El sargento lo miró con un brillo de malicia en los ojos.

—¿No irás a decirme que a estas horas estás en la calle por asuntos profesionales?

—He visitado a un amigo y cuando hemos acordado…

—¿Sabes ya lo ocurrido?

—De ello hablaba con tus hombres, cuando has aparecido. Me estaban sometiendo a un interrogatorio. Supongo que la cosa ha sido seria. ¿Tan grave es la situación?

—Más de lo que te imaginas, Nicolás. ¡Ha sido una catástrofe! Los ingleses han apresado al rey y…

—Entonces, ¿el rumor es cierto?

—Y tan cierto: el enemigo está a las puertas de Orleans. Por lo que sabemos, en toda aquella zona sólo resiste Poitiers, que es una plaza bien fortificada. Hemos perdido miles de hombres y nadie se atreve a pronosticar lo que pueda ocurrir en los próximos días. Aquí, en París, la situación es muy complicada; los partidarios de Carlos de Navarra creen que ha llegado su oportunidad.

—¡Pero el rey de Navarra está preso! —exclamó Flamel.

—Lo que no significa que lo estén sus partidarios. Aquí cuenta con importantes apoyos. ¡Esto es un lío, Nicolás! Los ingleses reclaman el trono porque su rey cree que deben prevalecer sus derechos sobre los del nuestro, ya que su madre era hija de Felipe IV de Francia, el Hermoso, y como todos sus hermanos murieron sin descendencia…

—¡Pero la ley dice que las mujeres no pueden reinar! ¡Es la ley Sálica, una antigua ley de la época de los francos!

—Sí, pero nada dice acerca de que puedan transmitir los derechos a un varón. Ese es el argumento de los ingleses. En cierto modo, es el mismo que esgrime el rey de Navarra. Reclama el trono porque es descendiente por línea directa del rey Felipe, y es nieto del mayor de sus hijos.

Flamel trató de recordar. El hijo mayor de Felipe el Hermoso había reinado como Luis X y sólo tuvo una hija que se llamaba Juana, quien se casó con el rey de Navarra; por lo que, siguiendo la ley Sálica, le sucedió en el trono uno de sus hermanos.

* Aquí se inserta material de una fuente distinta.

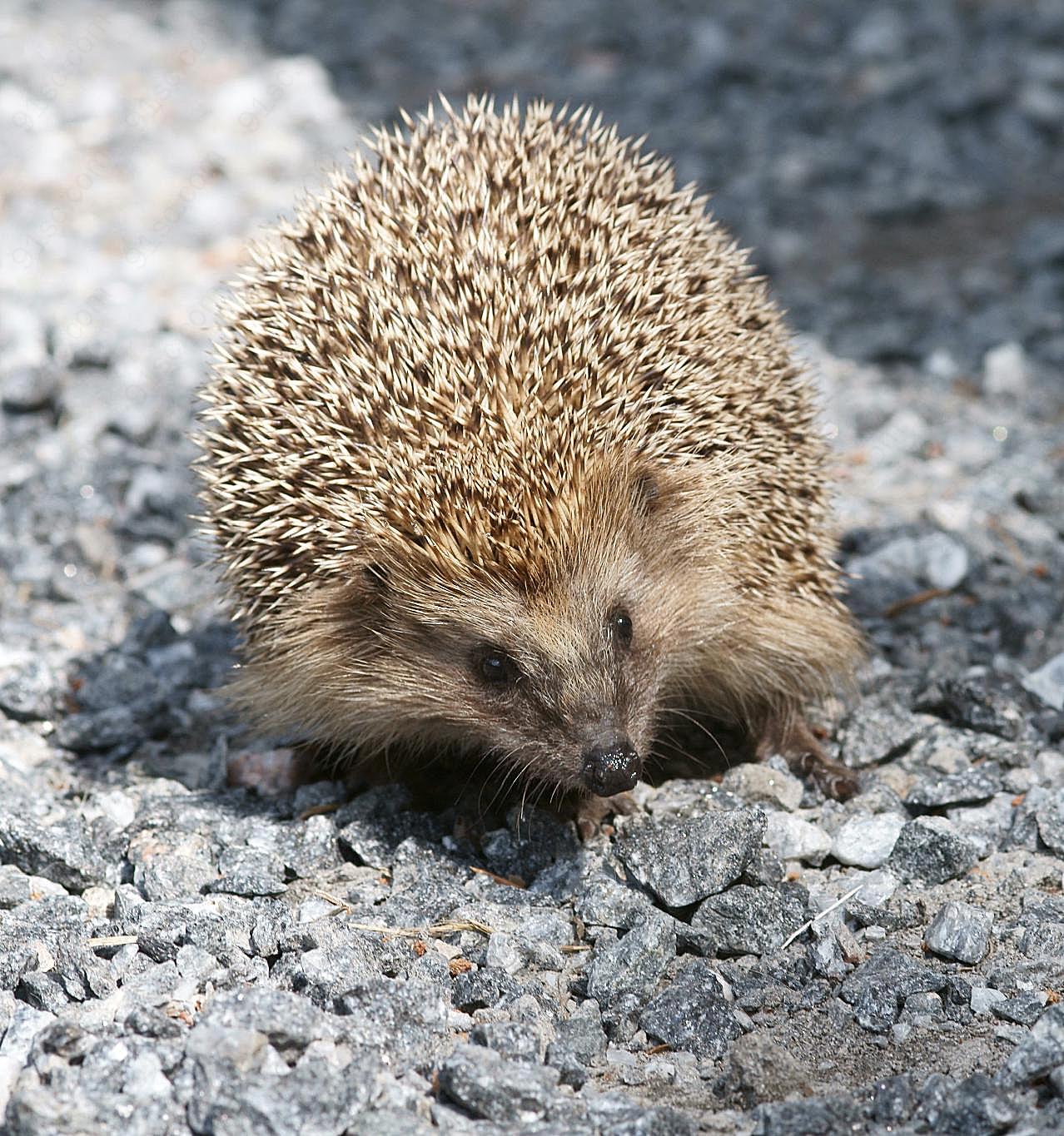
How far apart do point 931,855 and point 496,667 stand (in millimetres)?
866

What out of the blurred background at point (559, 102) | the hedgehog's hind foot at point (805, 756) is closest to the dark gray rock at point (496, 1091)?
the hedgehog's hind foot at point (805, 756)

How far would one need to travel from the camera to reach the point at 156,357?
4.85 m

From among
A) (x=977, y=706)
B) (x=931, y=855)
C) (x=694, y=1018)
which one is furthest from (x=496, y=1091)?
(x=977, y=706)

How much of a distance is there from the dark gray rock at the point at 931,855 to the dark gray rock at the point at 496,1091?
887mm

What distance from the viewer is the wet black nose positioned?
256 cm

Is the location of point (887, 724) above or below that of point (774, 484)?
below

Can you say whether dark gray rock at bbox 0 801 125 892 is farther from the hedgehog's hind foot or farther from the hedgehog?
the hedgehog's hind foot

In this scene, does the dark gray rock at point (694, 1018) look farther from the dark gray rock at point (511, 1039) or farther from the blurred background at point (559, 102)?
the blurred background at point (559, 102)

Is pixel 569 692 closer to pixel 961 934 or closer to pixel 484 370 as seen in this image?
pixel 484 370

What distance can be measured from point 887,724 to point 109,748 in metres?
1.73

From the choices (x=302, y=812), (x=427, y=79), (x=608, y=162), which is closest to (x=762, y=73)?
(x=427, y=79)

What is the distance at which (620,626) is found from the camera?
2.77 m

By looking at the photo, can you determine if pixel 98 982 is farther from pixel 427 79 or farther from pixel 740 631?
pixel 427 79

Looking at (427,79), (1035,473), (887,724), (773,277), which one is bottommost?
(887,724)
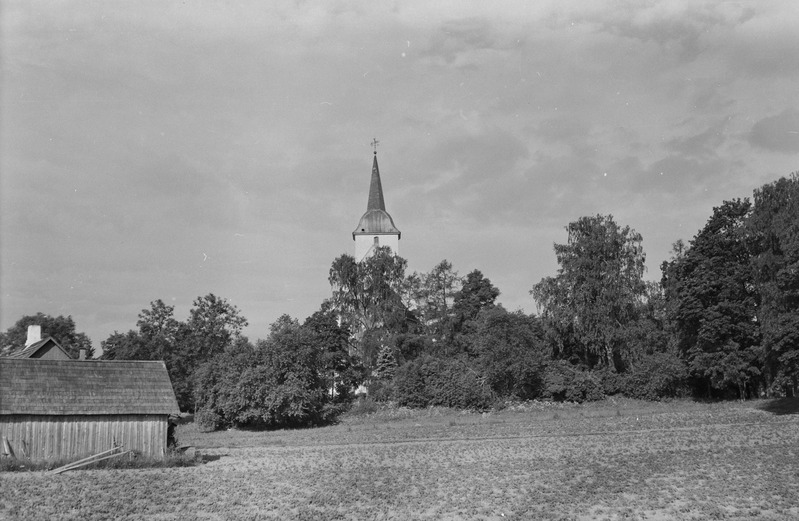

Cuando el hijo de Juana planteó sus aspiraciones al trono, el rey Juan lo encerró en un castillo. En aquellos momentos Francia tenía un rey prisionero, cuyo hijo, el Delfín, era un joven inexperto, y dos aspirantes al trono. ¡Un verdadero lío!

—¿Cómo se ha producido tamaño desastre? —preguntó Flamel, que había encontrado en el sargento una mina para satisfacer su curiosidad—. Los rumores afirman que nuestro ejército era muy superior en número al del Príncipe Negro.

—Acabas de dar con la clave para lo que preguntas.

—¿La clave? ¿Qué clave?

—No te has referido al ejército inglés. Lo has hecho utilizando el nombre del Príncipe Negro. Dicen que sus hombres lo adoran, que lo seguirían hasta el mismísimo infierno si fuera menester. ¡Además es un gran estratega! Los ingleses se han movido con mucha más soltura y agilidad. Las noticias que nos llegan apuntan a que el papel de sus arqueros ha sido decisivo.

—¿Qué ha pasado con sus arqueros?

—Disparan a una velocidad extraordinaria. Quienes los han visto en acción afirman que mientras uno de nuestros ballesteros lanza un virote, ellos disparan cinco o seis veces. Sobre nuestra caballería, muy pesada en sus maniobras, cayó una verdadera lluvia de flechas.

—¡Que Dios y su Santa Madre nos protejan!

—Falta nos va a hacer, porque las noticias que llegan de otros sitios son que la gente anda soliviantada. En toda la zona de Beauvais los ánimos están muy alterados; los campesinos han atacado algunas haciendas. ¡Esto tiene mala pinta, amigo Flamel! Ordenaré a dos de mis hombres que te acompañen a casa.

—Hay peligro de que en París…

El sargento se encogió de hombros.

—La situación es tan complicada que toda prevención es poca. ¡No te entretengas hasta estar al resguardo de tu casa!